Anpassung und Exklusivität
Der Wunsch nach Abgrenzung und Rückzug gegenüber den NachbarInnen nahm während der Pandemie deutlich ab. Man liess sich weniger zu Streitereien provozieren, passte sich flexibler an. Regeln wurden auch mal locker interpretiert. Doch die Anpassung hat Grenzen. Nach der Pandemie wächst der Wunsch nach einem Umfeld von Gleichgesinnten wieder.

Eintönigkeit und Vielfalt
Vor der Pandemie haben die Menschen häufig weitere Wege in Kauf genommen, um soziale Vielfalt zu erleben. Jetzt entdecken sie Vielfalt in der Nachbarschaft und öffnen die Augen für die Andersartigkeit von NachbarInnen. Viele Menschen wollen diese Erfahrung nachhaltig bewahren. Der Blick auf das Lokale hat sich geschärft.

Aufdringlichkeit und Rückzug
Rückzug war ein globaler Zustand – ob man das wollte oder nicht. Man blieb unter sich und lebte seinen individuellen Lebensstil voll aus – zumindest an den eigenen Rückzugsorten. Während der Pandemie nahm der Wunsch nach Anonymität kurzzeitig ab, um danach wieder zurückzukehren. Dass Menschen via Zoom in die Privatsphäre eindringen, ist dauerhaft nicht erwünscht.

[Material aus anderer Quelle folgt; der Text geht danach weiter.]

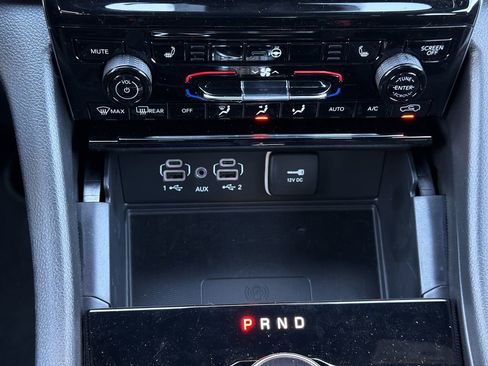 New 2025 Jeep Grand Cherokee L Altitude RWD image 15
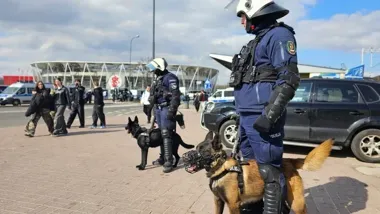 Butelki, pirotechnika i helikopter nad ŁKS - Ruch. Służby zatrzymały napięcie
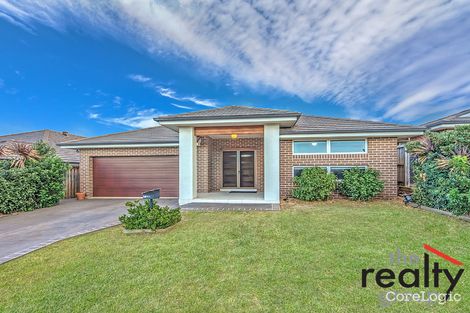 Property photo of 14 Young Circuit Elderslie NSW 2570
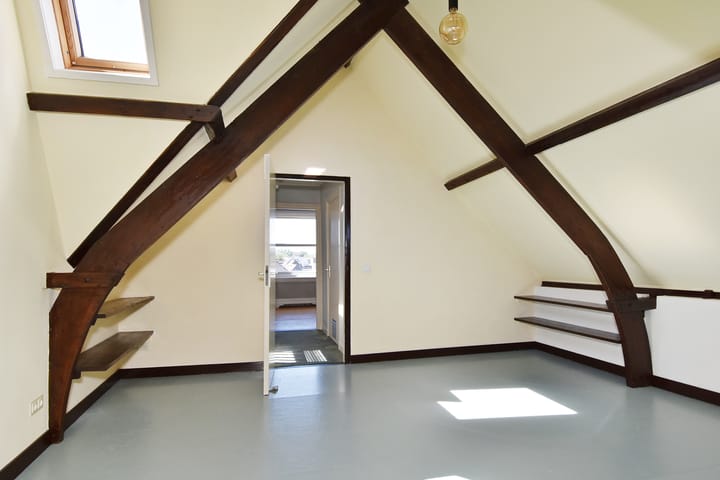 Foto 49 van Spoorsingel 33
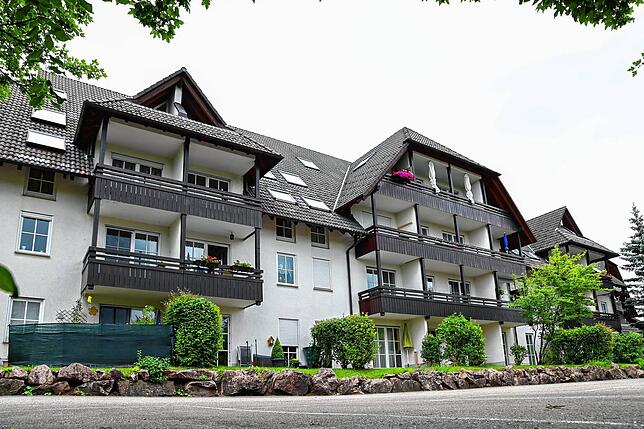 Heute steht an der Stelle, das bis heute „Krone-Areal“ heißt, ein modernes Mehrfamilienhaus. Bild: Roland Sprich
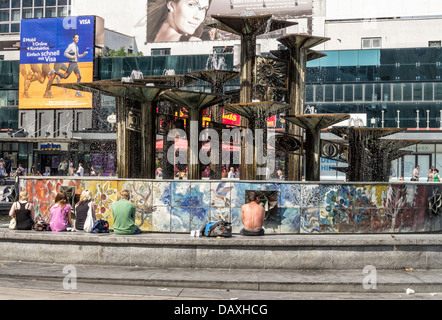 Menschen, die Abkühlung am "Brunnen der internationalen Freundschaft" während der Hitzewelle - Alexanderplatz, Mitte, Berlin Stockfoto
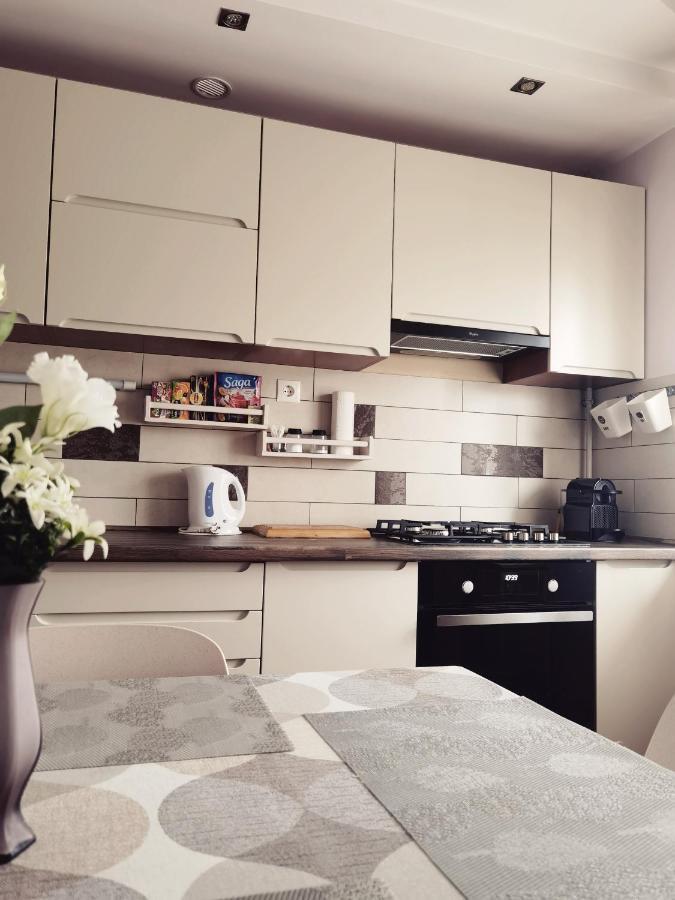 Lujzi Apartman Eger Eksteriør bilde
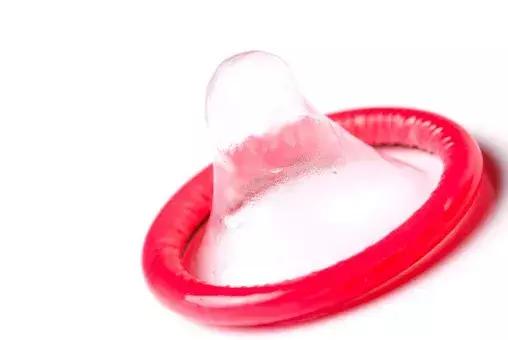 艾滋病可怕吗,艾滋病真的特别容易传染吗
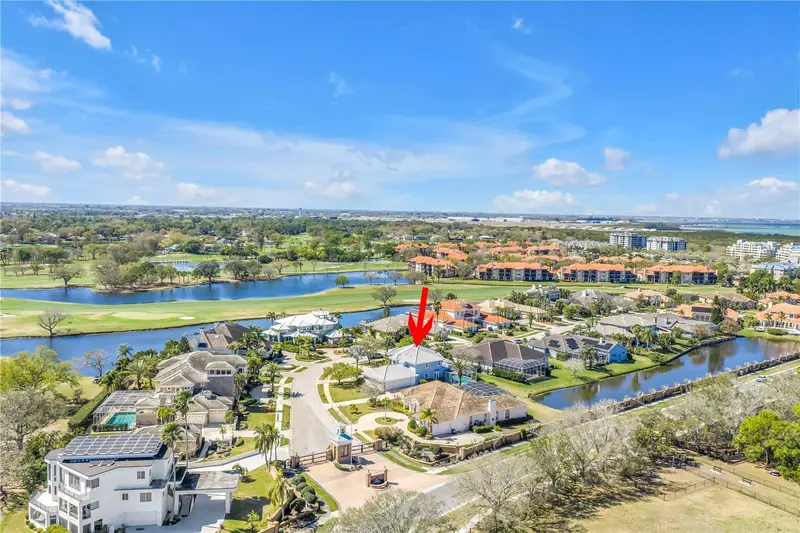 14365 Eagle Pointe Dr, FL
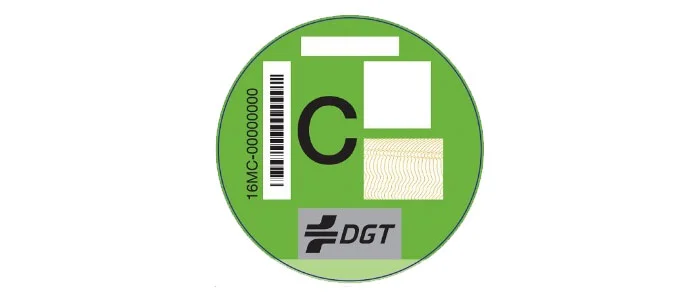 DGT Pegatina Ambiental oficial autorizada - Distintivo  medioambientaloficial homologado y oficial de la DGT para turismo,  personalizado con los datos de su vehículo (0 emisiones, Eco, Tipo C o Tipo  B) 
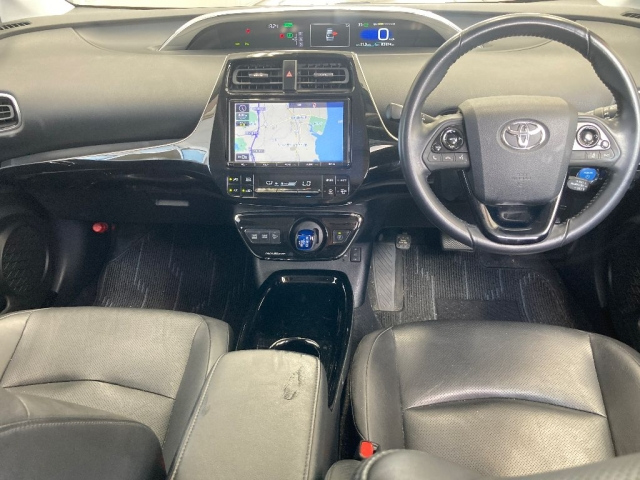 TOYOTA PRIUS 2018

Auch wenn die Menschen in der Pandemie mehr Verantwortung für ihre Mitmenschen übernahmen und sich kamen, haben sich die Nachbarschaftsverhältnisse nicht grundlegend geändert. Dennoch sind die dazugewonnene Toleranz und soziale Nähe Aspekte, die den NachbarInnen in Zukunft wichtig bleiben werden.